What you are asked to do: In the material below, identify each line bearing the word "site". Reproduce those lines.
***
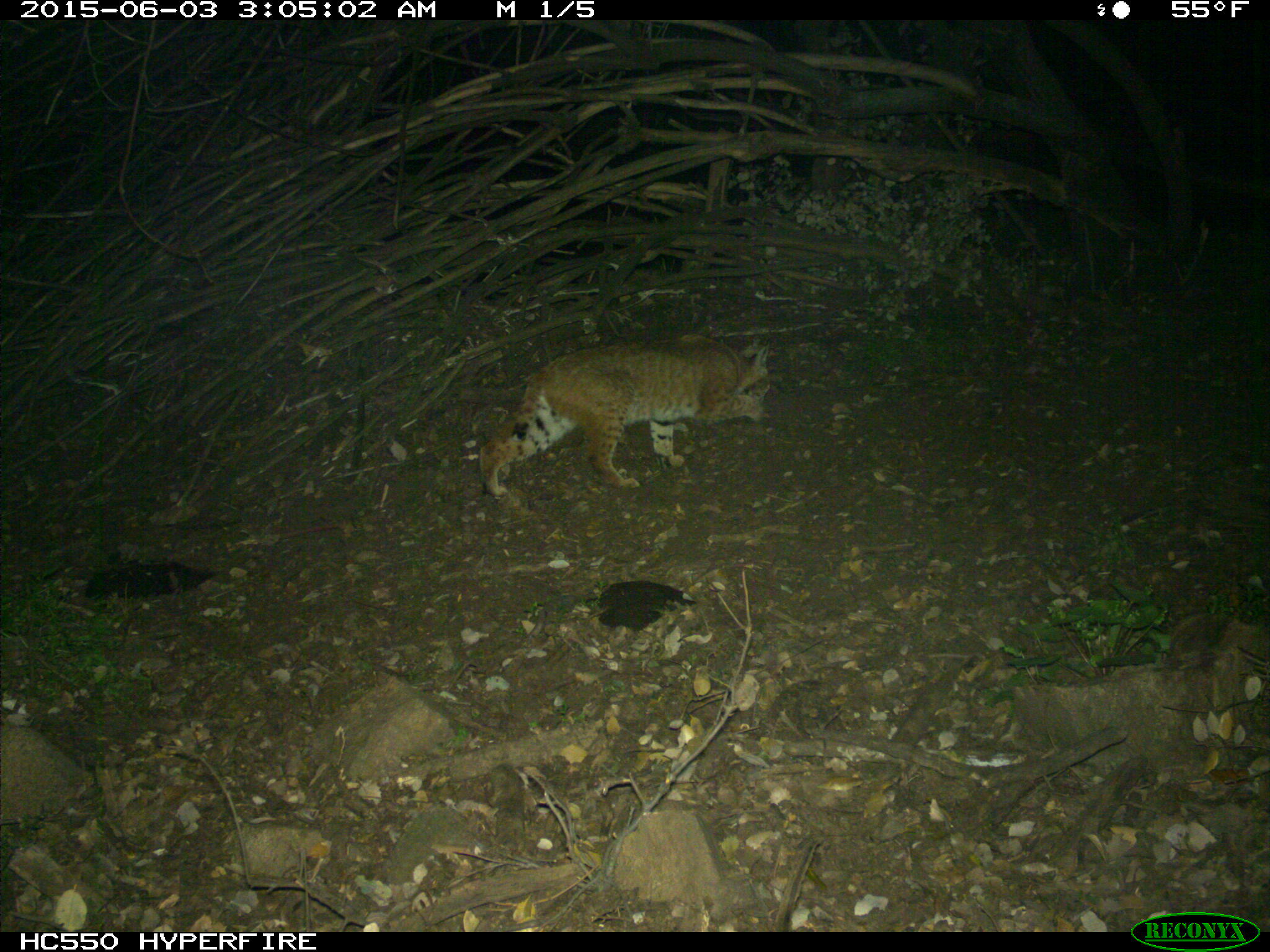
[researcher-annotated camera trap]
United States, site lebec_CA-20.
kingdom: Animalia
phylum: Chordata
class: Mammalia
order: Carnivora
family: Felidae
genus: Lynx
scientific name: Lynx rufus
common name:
***
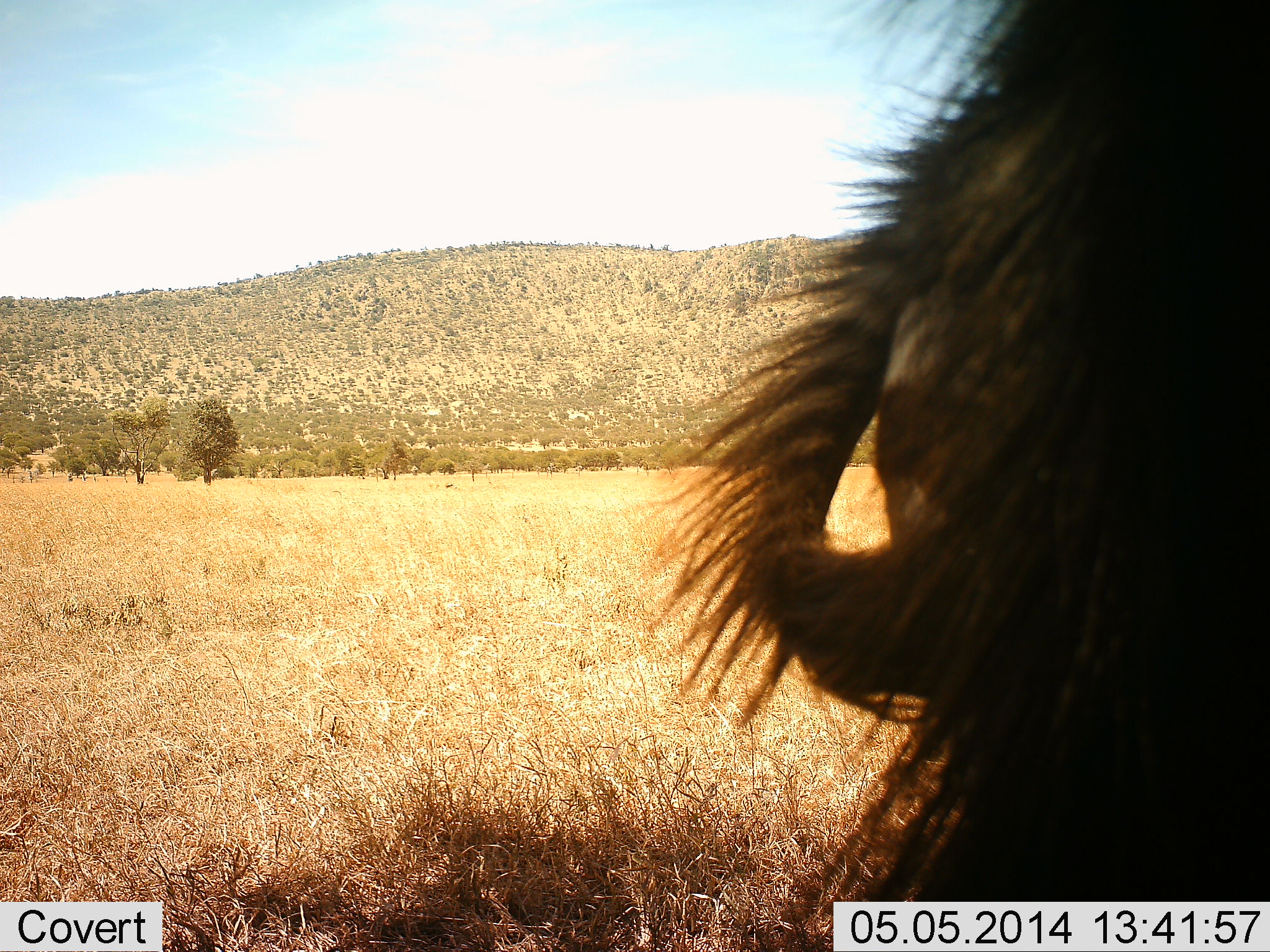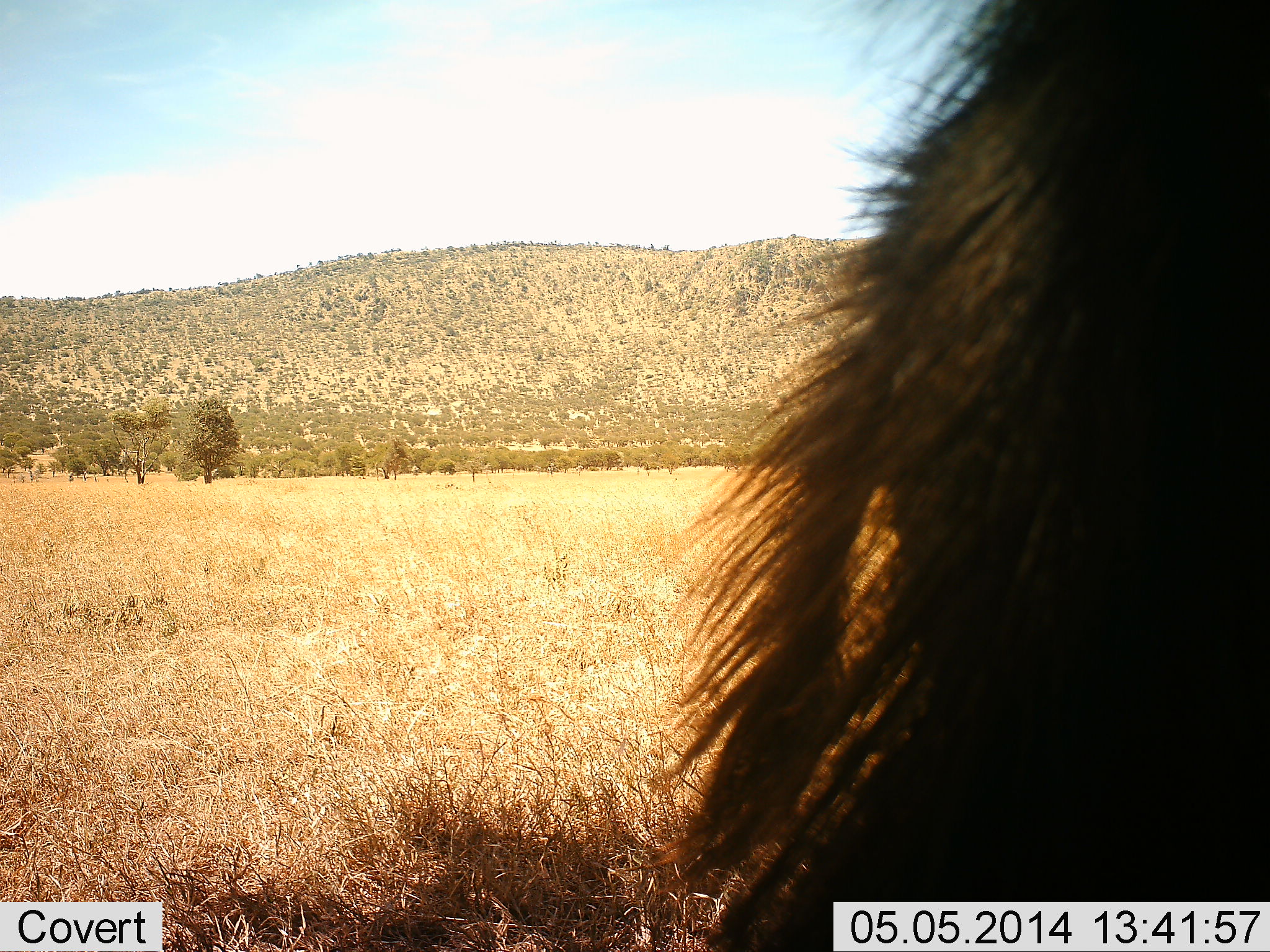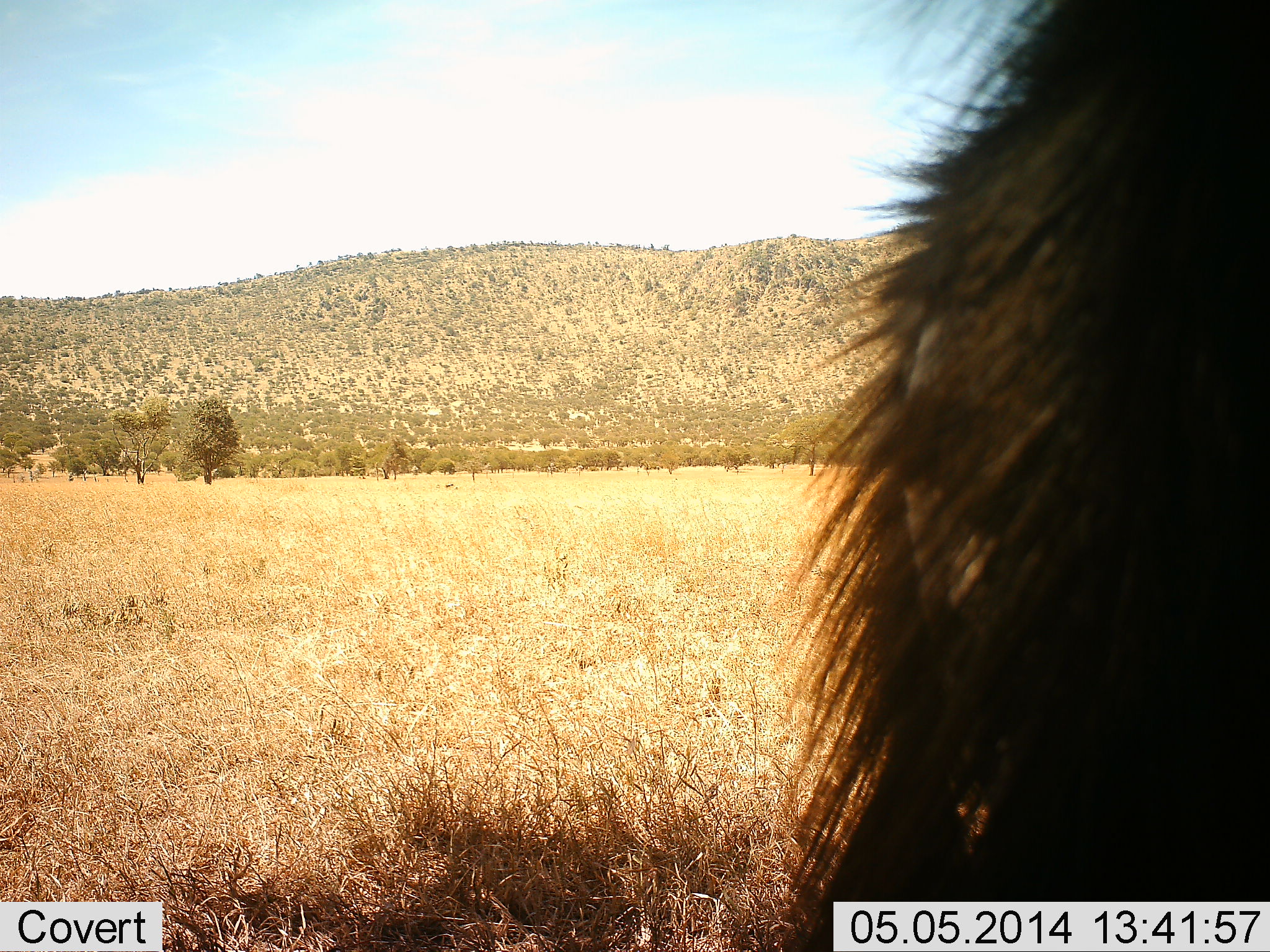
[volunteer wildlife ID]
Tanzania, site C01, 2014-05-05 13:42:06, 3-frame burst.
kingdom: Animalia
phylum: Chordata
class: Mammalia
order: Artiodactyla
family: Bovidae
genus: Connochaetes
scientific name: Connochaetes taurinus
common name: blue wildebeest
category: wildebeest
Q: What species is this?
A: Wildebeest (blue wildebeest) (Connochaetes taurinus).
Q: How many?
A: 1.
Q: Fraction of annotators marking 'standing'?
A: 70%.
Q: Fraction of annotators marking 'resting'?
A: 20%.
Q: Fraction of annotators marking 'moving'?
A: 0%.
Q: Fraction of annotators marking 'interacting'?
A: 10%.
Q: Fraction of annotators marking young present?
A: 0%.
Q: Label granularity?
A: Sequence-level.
***
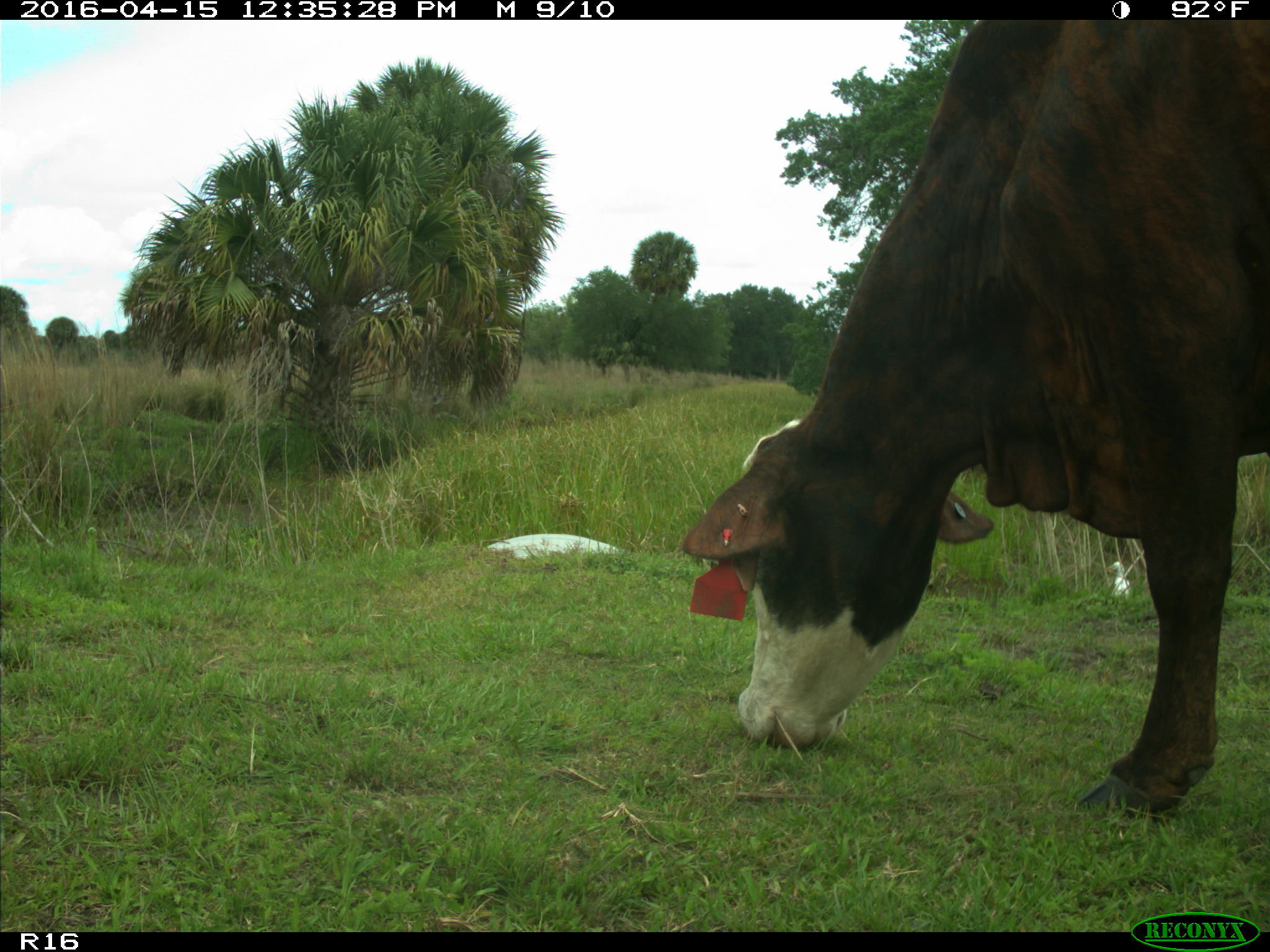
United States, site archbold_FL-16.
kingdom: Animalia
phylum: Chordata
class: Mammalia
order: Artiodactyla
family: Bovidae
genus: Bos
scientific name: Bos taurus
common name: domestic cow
***
Solution for this problem:
United States, site lebec_CA-20.
Tanzania, site C01, 2014-05-05 13:42:06, 3-frame burst.
United States, site archbold_FL-16.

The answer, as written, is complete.